OBE: Where we last left off ...

Blogger's default commenting system is pathetic and I can't be arsed to find a better solution. So here are the comments to Overcome by Events formatted for easier reading. My responses are indented.

Regina Obe said...

I think you are wrong that WMS is dead.
Aside from the fact you used my name in vein -- I'll let that piece slide.

Both Tile Servers and WMS have there place and for different reasons.

Tile Servers are great for standard stuff like a general overlay when you don't care about being able to feed in different projections, or don't care about other datasets.
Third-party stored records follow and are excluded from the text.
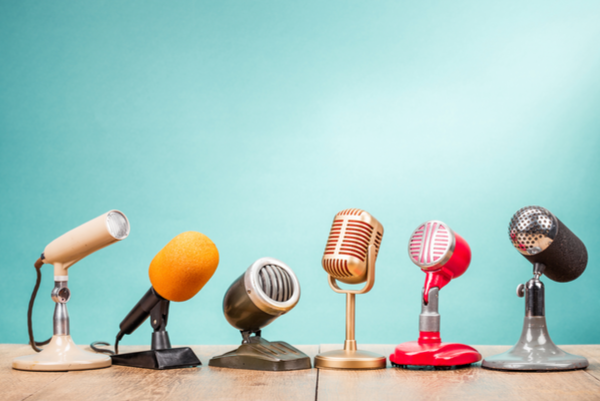 Micrófonos de distintos estilos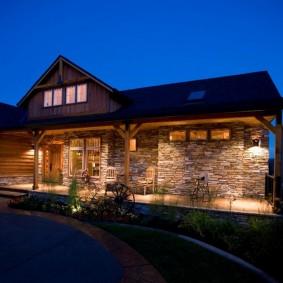 Освещение террасы перед домом с каменной облицовкой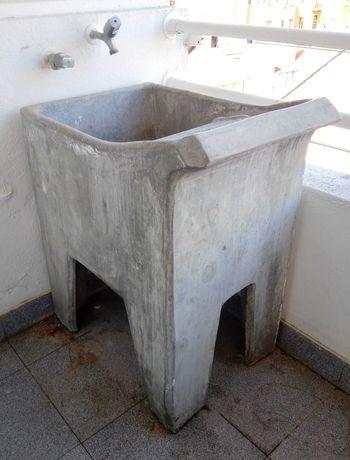Tanque de lavar a roupa em cimento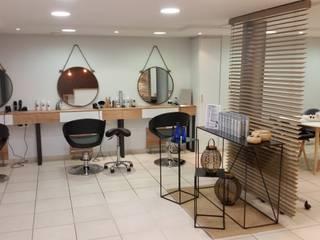 salon de coiffure rénové Locaux commerciaux & Magasin scandinaves par Backhome Scandinave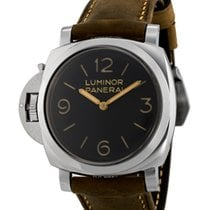 파네라이 (Panerai) Men's Watch PAM00557
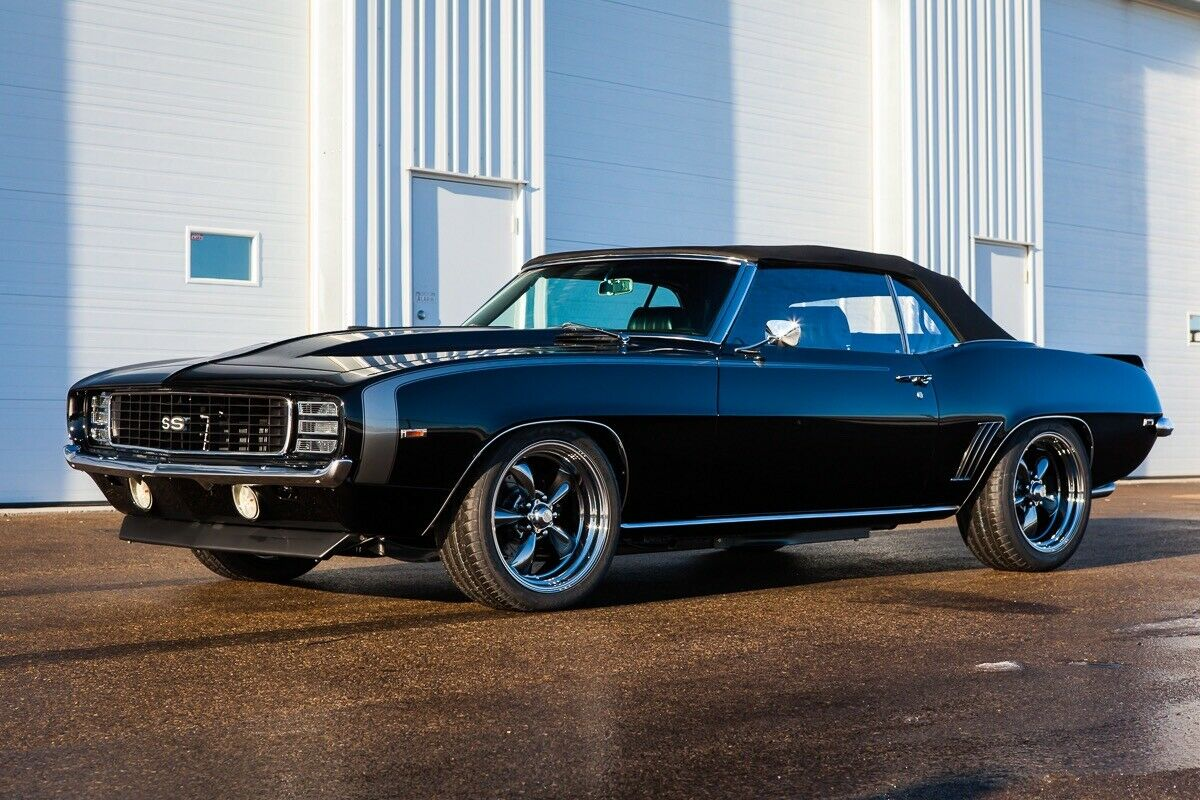 Revel in American Muscle with the 1969 Chevrolet Camaro SS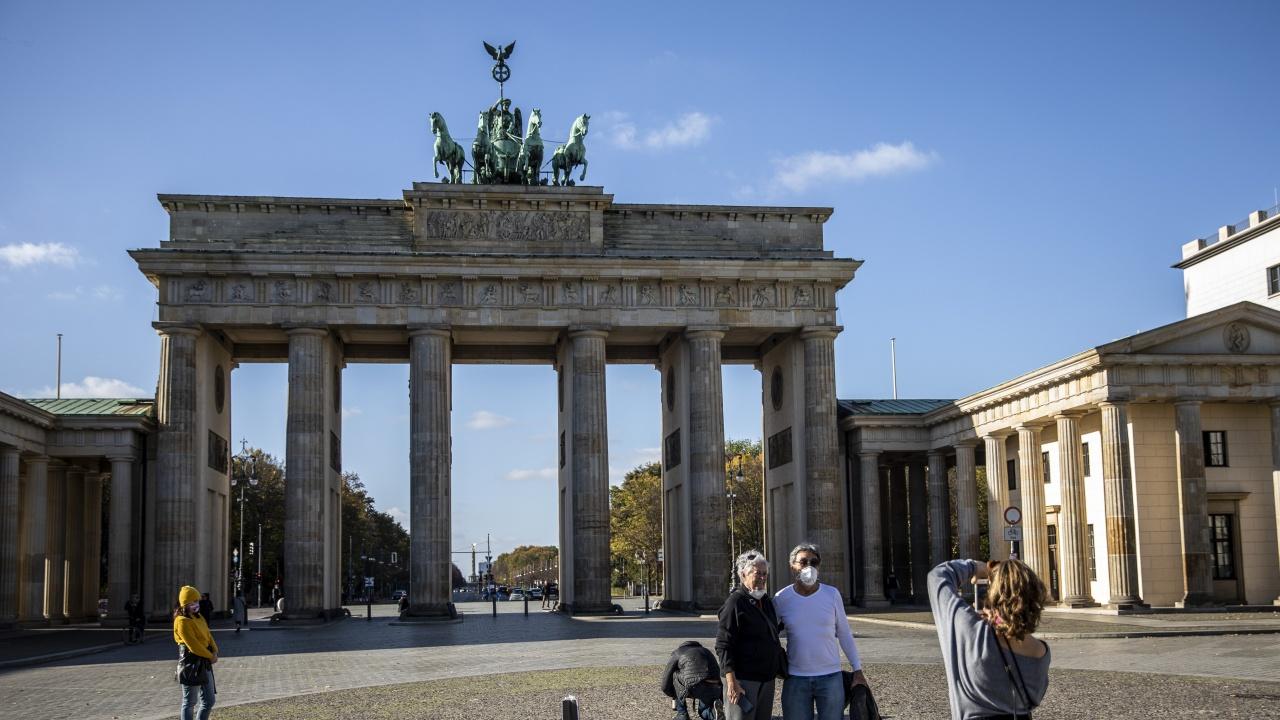 Германия въвежда от утре вечерен час в областите с висока честота на COVID-19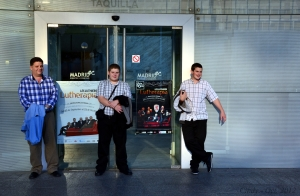 A punto de ver a Les Luthiers en un teatro de Madrid, España.
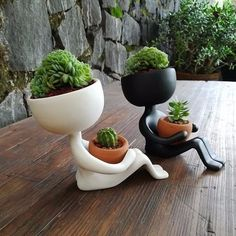 Planters by Estudio Floga - Architecture and Home Decor - Bedroom - Bathroom - Kitchen And Living Room Interior Design Decorating Ideas - Head Planters, Indoor Planters, Ceramic Planters, Garden Planters, Indoor Garden, Planter Pots, Succulent Planters, Diy Garden, Cacti And Succulents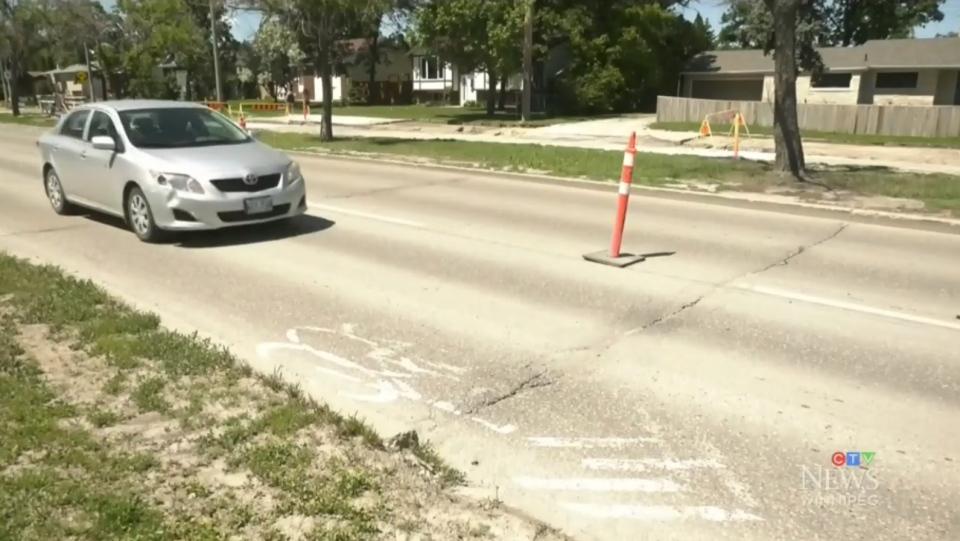 Roblin Blvd bike lanes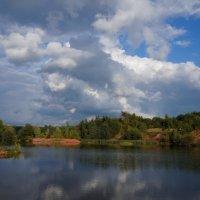 Осеннее озеро :: Анатолий
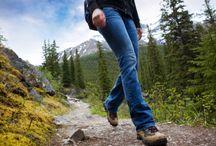 Pohodniška oprema / Katero opremo potrebujemo, da bomo varni in zadovoljni tudi v hribih in gorah?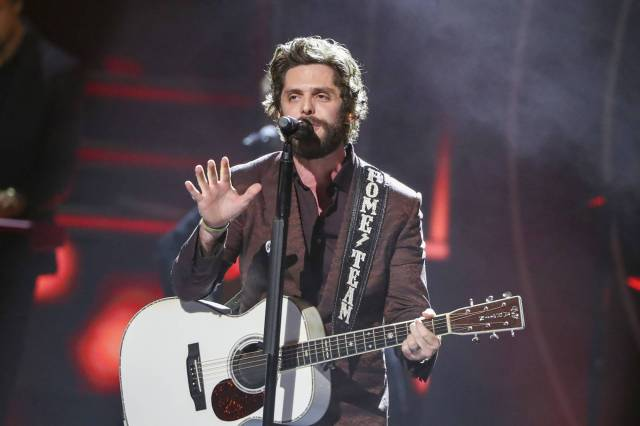 Thomas Rhett Previews New Double Album With Reflective 'Growing Up'.jpg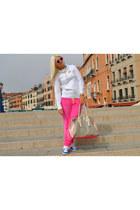 white nike sweatshirt - off white Bershka bag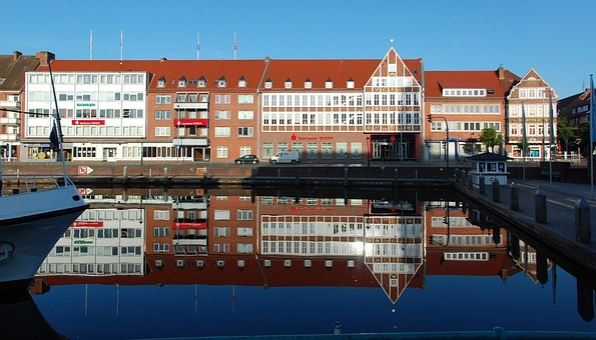 Emden, Delft, Mirroring, Inland Port, Light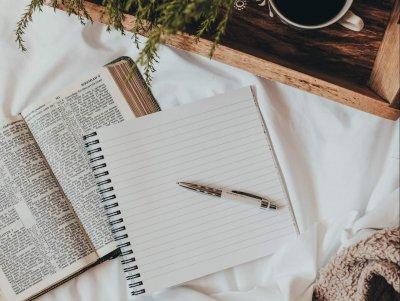 Im Yoga & Write Workshop am 22.11.21 leitet Bea dich an, dir selbst zu begegnen und dies auszudrücken. Auf der Matte und in deinem Notizbuch.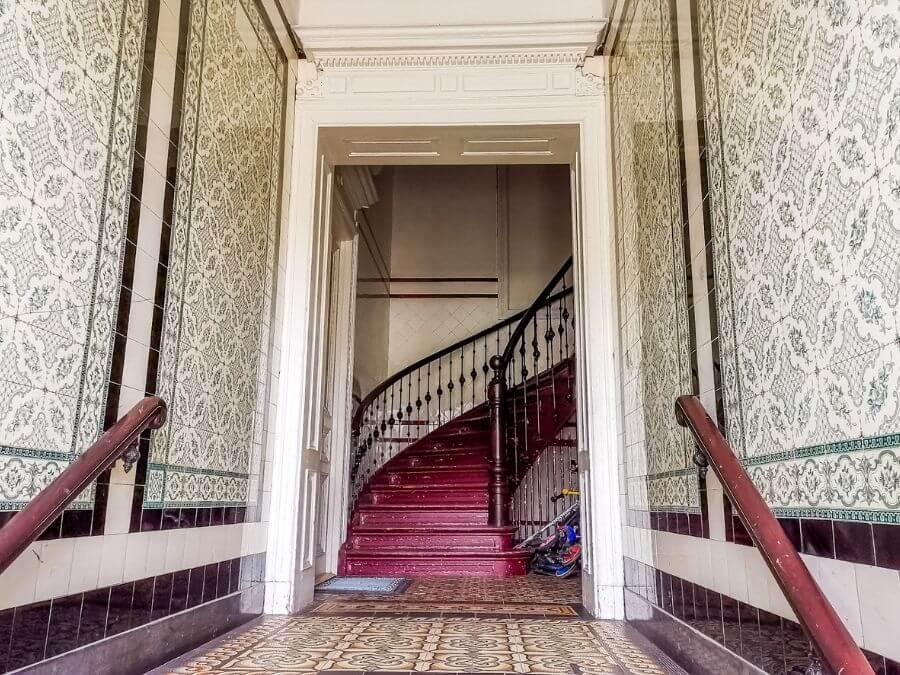 De mooiste trappenhuizen in Hamburg: prachtig betegelde entree van een woonhuis in St. Pauli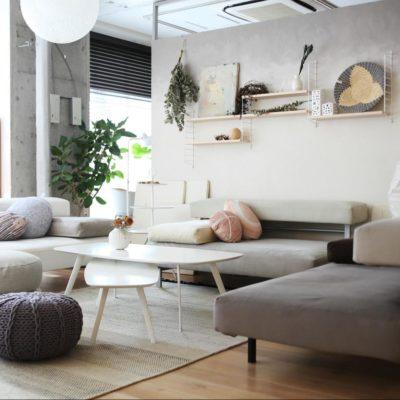 スタイリッシュなデザインからは想像できない座り心地と安心感『フローティングソファ(SO‐01)』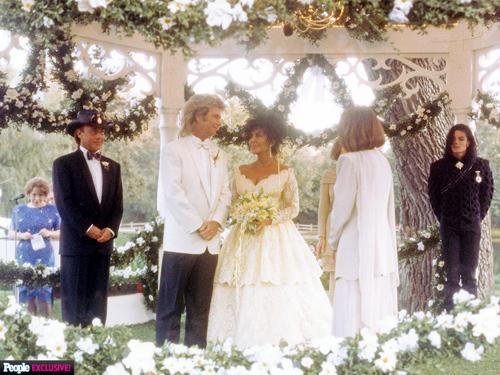 Ảnh chưa từng tiết lộ về lễ cưới lớn nhất lịch sử Hollywood - 3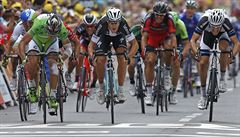 Na Tour rozhodovaly centimetry. Sagana ve spurtu pokořil Trentin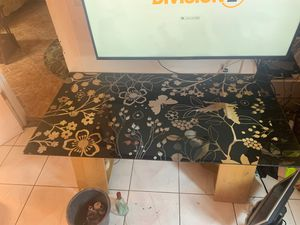 Glass table with flower design. for Sale in Carson, CA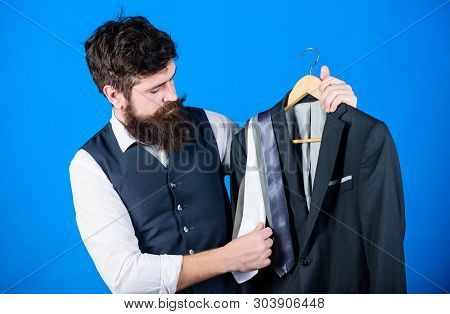 Difficulty Choosing Necktie. Shop Assistant Or Personal Stylist Service. Matching Necktie Outfit. Ma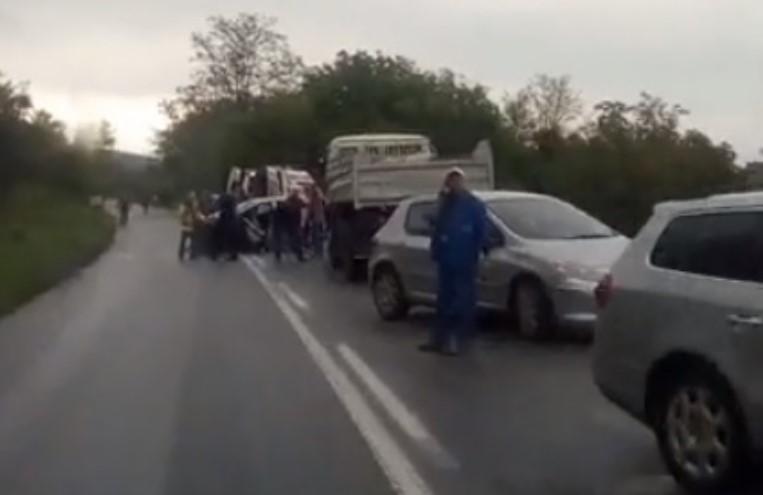 Пожарникари извлекуваа повреден возач од превртено возило на патот Тетово-Јажинце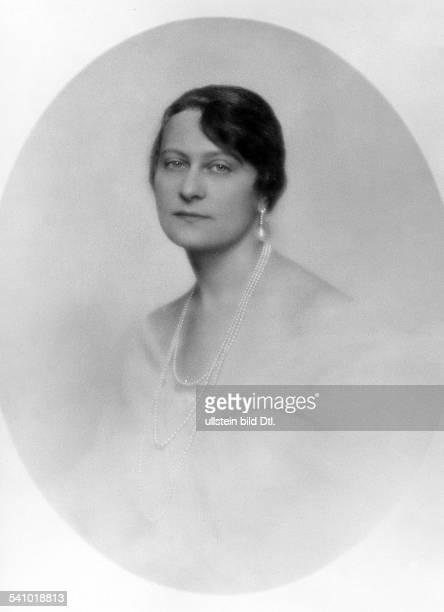 Frau MarcusGattin des Berliner Juweliers MarcusPorträt mit einer dreireihigen Perlenkette und einer grossen Perle als Ohrringerschienen Dame...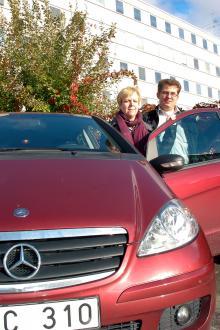 """Makarna Carin Stach och Christian Kuhlins nekades först garantireparation, men motivationen att de hade servat sin bil på """"fel"""" verkstäder."""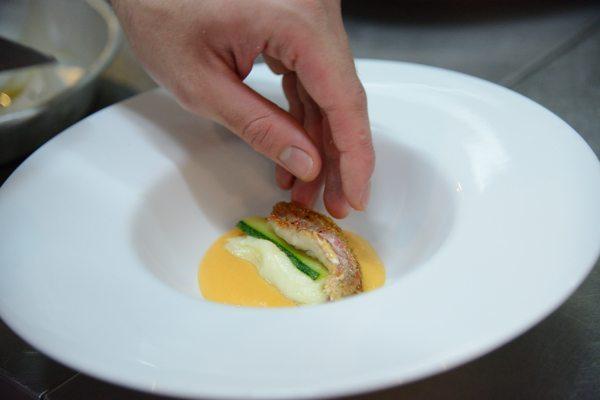 triglia alla parmigiana bianca con zucchine e provola su crema al pomodoro di Sorrento (3)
This is because they are easy to scale and are fast and face it are static (well as far as the viewer is concerned anyway).

They suck when you are talking about very custom layers that few people use or people need in different projections are are changing constantly (by constantly I mean by seconds and you are feeding a lot of it you can't just push with JSON/XML/take your pick ajax overlay).

This is where you need WMS. Both taste great and work great together. Just don't use the wrong tool for the job.

sophia said... 
I'm afraid WMS is dead, it's just lurching around like a zombie waiting for pickaxe to the brain. At least, WMS did have some life unlike the majority of OGC specs which were still births. 
Your line of argument is correct if we assume the point of WMS is Web based GIS. However, that isn't how web mapping is used in practice. Serving light weight vector data formats over static maps is the dominant pattern for web mapping. So if you want a custom map, why not use Tile Mill to generate a custom layer? Sure only a couple of projections are available, but in practice do the majority of users care? If your require custom projections why not use a desktop solution which has better cartographic support? 
As for dynamic maps, tile servers are evolving to use different algorithms to account for rapidly changing data. Frankly, having seen the amount of effort expended on the FOSS4G WMS Shootout, I think that a code sprint improving tile servers would be a better expenditure of time. 
Thanks for letting the acronym slide, overuse of acronyms is a nasty habit I picked up in DC and OGC meetings.
February 19, 2011 4:45 PM  

sgillies said...

In tiles you have what are essentially positional arguments (http://twitter.com/mnot/status/34854552700194816), which suck for programmers, but you get cachability, scalability, all the goodness of URIs. In WMS you have keyword arguments - more programmer friendly, but no consideration for caching, none of benefits of URIs. Trade-offs.


Regina Obe said...

Sophia,

I'm with Sean on this. I agree that the majority of web mapping is dishing up common variety stuff best handled with tile servers. TielMill I'm not familiar with which gathering from Jame's Fees blog, I just see as another way of generating stylized tiles (and a more use-friendly way of stylizing) similar to MapNik. Solves a different problem from what WMS does.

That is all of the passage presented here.